* **PROBLEMS TO SOLVE**:
- A) Copy out the part of the service account auth documentation that opens with the words containing "Creator PrincipalCan Create" and closes with "to delegate from.".
- B) Extend the service account auth documentation, picking up right after its last line.

* **READING PASSAGE**:
══════

Permission resolution:

sql
-- Orphan SA: permissions come from service_account_permissions
SELECT permission FROM service_account_permissions
WHERE service_account_id = :sa_id;

Characteristics:

  • delegated_from = NULL
  • Permissions are explicitly granted via POST /service-accounts/:id/permissions
  • Can be created by users or delegated service accounts
  • Cannot create delegated service accounts (no user context to delegate from)

Creation Rules

Creator PrincipalCan Create Orphan?Can Create Delegated?Delegated From
UserYesYesCreator's user ID
Delegated SAYesYesSA's delegated_from user ID
Orphan SAYesNo (403 Forbidden)N/A

The restriction on orphan SAs creating delegated SAs prevents privilege escalation—orphan SAs have no user context to delegate from.

Permission Modification Rules

SA TypeAdd/Remove PermissionsReason
OrphanAllowedPermissions are explicit
DelegatedForbidden (403)Permissions are inherited from user

Error codes:

  • ErrSACreationNotAllowedFromOrphanSA: Orphan SA tried to create a delegated SA
  • ErrNonOrphanSAPermissionModification: Attempted to modify permissions on a delegated SA

Architecture

┌─────────────────────────────────────────────────────────────────┐
│                         Controllers                             │
│  auth/  │  service-accounts/  │  admin/  │  scim/               │
└────┬────┴──────────┬──────────┴────┬─────┴────┬─────────────────┘
     │               │               │          │
     └───────────────┴───────┬───────┴──────────┘
                             │
┌────────────────────────────▼────────────────────────────────────┐
│                    Auth Middleware                              │
│  authn_authz.go: AuthMiddleware() + AuthzMiddleware()           │
│  ─ Extracts token from Authorization header                     │
│  ─ Calls authenticator.Authenticate()                           │
│  ─ Checks authorization requirements                            │
│  ─ Stores Principal in context                                  │
└────────────────────────────┬────────────────────────────────────┘
                             │
┌────────────────────────────▼────────────────────────────────────┐
│                    IAuthenticator Interface                     │
│  auth/interface.go                                              │
│  ├─ bearer/bearer.go    (production - opaque tokens)            │
│  ├─ jwt/jwt.go          (Google IAP integration)                │
│  └─ disabled/disabled.go (development bypass)                   │
└────────────────────────────┬────────────────────────────────────┘
                             │
┌────────────────────────────▼────────────────────────────────────┐
│                    Auth Service                                 │
│  services/auth/service.go                                       │
│  ├─ authenticate.go  (token validation, principal loading)      │
│  ├─ tokens.go        (token CRUD, revocation)                   │
│  ├─ users.go         (user management)                          │
│  ├─ groups.go        (group management)                         │
│  ├─ service_accounts.go (SA management)                         │
│  └─ okta.go          (Okta token validation)                    │
└────────────────────────────┬────────────────────────────────────┘
                             │
┌────────────────────────────▼────────────────────────────────────┐
│                    Auth Repository                              │
│  repositories/auth/repository.go (interface)                    │
│  repositories/auth/cockroachdb/  (implementation)               │
└─────────────────────────────────────────────────────────────────┘

Key Components

Principal (auth/interface.go)

══════

Saved entries:
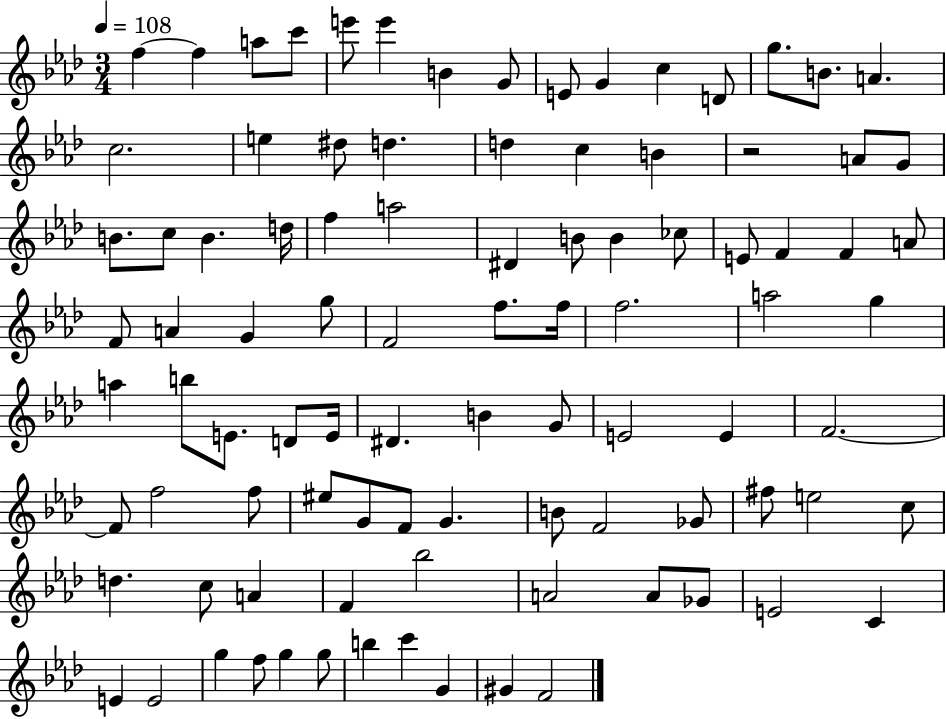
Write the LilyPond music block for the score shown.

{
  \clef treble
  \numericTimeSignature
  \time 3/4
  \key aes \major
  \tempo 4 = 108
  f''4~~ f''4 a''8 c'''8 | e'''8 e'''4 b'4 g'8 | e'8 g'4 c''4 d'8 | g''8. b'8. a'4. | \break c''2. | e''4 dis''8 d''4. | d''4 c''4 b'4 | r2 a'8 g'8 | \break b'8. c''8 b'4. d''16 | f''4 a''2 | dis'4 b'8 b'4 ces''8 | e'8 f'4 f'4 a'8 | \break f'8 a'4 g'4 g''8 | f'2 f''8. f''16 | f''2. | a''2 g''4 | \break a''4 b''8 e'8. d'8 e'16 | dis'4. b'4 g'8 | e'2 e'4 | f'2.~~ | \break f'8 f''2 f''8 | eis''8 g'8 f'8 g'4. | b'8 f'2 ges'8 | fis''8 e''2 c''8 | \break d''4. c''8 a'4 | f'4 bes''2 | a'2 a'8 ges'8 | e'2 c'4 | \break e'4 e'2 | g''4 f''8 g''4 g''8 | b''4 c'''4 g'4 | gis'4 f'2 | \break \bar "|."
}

══════

* **ANSWERS TO THE PROBLEMS**:
- A)
Creator PrincipalCan Create Orphan?Can Create Delegated?Delegated From
UserYesYesCreator's user ID
Delegated SAYesYesSA's delegated_from user ID
Orphan SAYesNo (403 Forbidden)N/A

The restriction on orphan SAs creating delegated SAs prevents privilege escalation—orphan SAs have no user context to delegate from.

- B)
The Principal struct represents an authenticated user or service account:

go
type Principal struct {
    Token            TokenInfo          // Token metadata (ID, type, expiry)
    UserID           *uuid.UUID         // Set for user tokens
    ServiceAccountID *uuid.UUID         // Set for SA tokens
    User             *authmodels.User   // Full user (bearer auth)
    ServiceAccount   *authmodels.ServiceAccount
    Permissions      []authmodels.Permission  // Resolved permissions
    Claims           map[string]interface{}   // JWT claims (if JWT auth)
}

IAuthenticator Interface (auth/interface.go)

All authenticators implement this interface:

go
type IAuthenticator interface {
    // Authenticate validates token and returns Principal
    Authenticate(ctx context.Context, token string, clientIP string) (*Principal, error)

    // Authorize checks if Principal has required permissions
    Authorize(ctx context.Context, principal *Principal, req *AuthorizationRequirement, endpoint string) error
}

AuthorizationRequirement (auth/interface.go)

Defines what permissions are needed for an endpoint:

go
type AuthorizationRequirement struct {
    RequiredPermissions []string  // ALL required (AND logic)
    AnyOf              []string   // ANY required (OR logic)
}

Bearer Authenticator (auth/bearer/bearer.go)

The production authenticator that:

  1. Calls authService.AuthenticateToken() to validate token
  2. Returns fully-loaded Principal with permissions
  3. Records authentication metrics

Token Format

Tokens use a structured format: rp$<type>$<version>$<random>

ComponentDescription
rpApplication prefix
<type>user or sa
<version>Format version (1)
<random>43 chars of base62 entropy

Token suffix (rp$user$1$****<last8>) is stored for audit logging.


Permissions System

Permission Format

Permissions follow: <service>:<resource>:<action>:<scope>

Auth service permissions:

go
auth:scim:manage-user
auth:service-accounts:create
auth:service-accounts:view:all
auth:service-accounts:view:own
auth:tokens:view:all
auth:tokens:revoke:own
// ... defined in services/auth/types/types.go

Cluster service permissions:

go
clusters:create
clusters:view:all
clusters:view:own
// ... defined in services/clusters/types/types.go

Permission Resolution

For users (in services/auth/authenticate.go):

  1. Load user from users table
  2. Join group_membersgroupsgroup_permissions
  3. Aggregate all matching permissions

For orphan service accounts (delegated_from = NULL):

  1. Load SA from service_accounts table
  2. Load from service_account_permissions table

For delegated service accounts (delegated_from = user_id):

  1. Load SA from service_accounts table
  2. Load the delegated user's permissions via group memberships
  3. SA inherits all permissions from the delegated user's groups

Checking Permissions

go
// Simple check (any scope)
if principal.HasPermission("clusters:create") { ... }

// Scoped check (specific scope/environment)
if principal.HasPermissionScoped("clusters:create", "gcp-my-project") { ... }

// Any of multiple permissions (OR)
if principal.HasAnyPermission([]string{"clusters:view:all", "clusters:view:own"}) { ... }

Authorization Boundary (Controller vs Service)

Authorization is intentionally split across two layers:

  1. Controller layer (coarse gate):
    • Declare required permission family on the route with AuthorizationRequirement.
    • Keep controller checks generic and easy to audit.
  2. Service layer (fine-grained decision):
    • Enforce scope/environment constraints via HasPermissionScoped(...).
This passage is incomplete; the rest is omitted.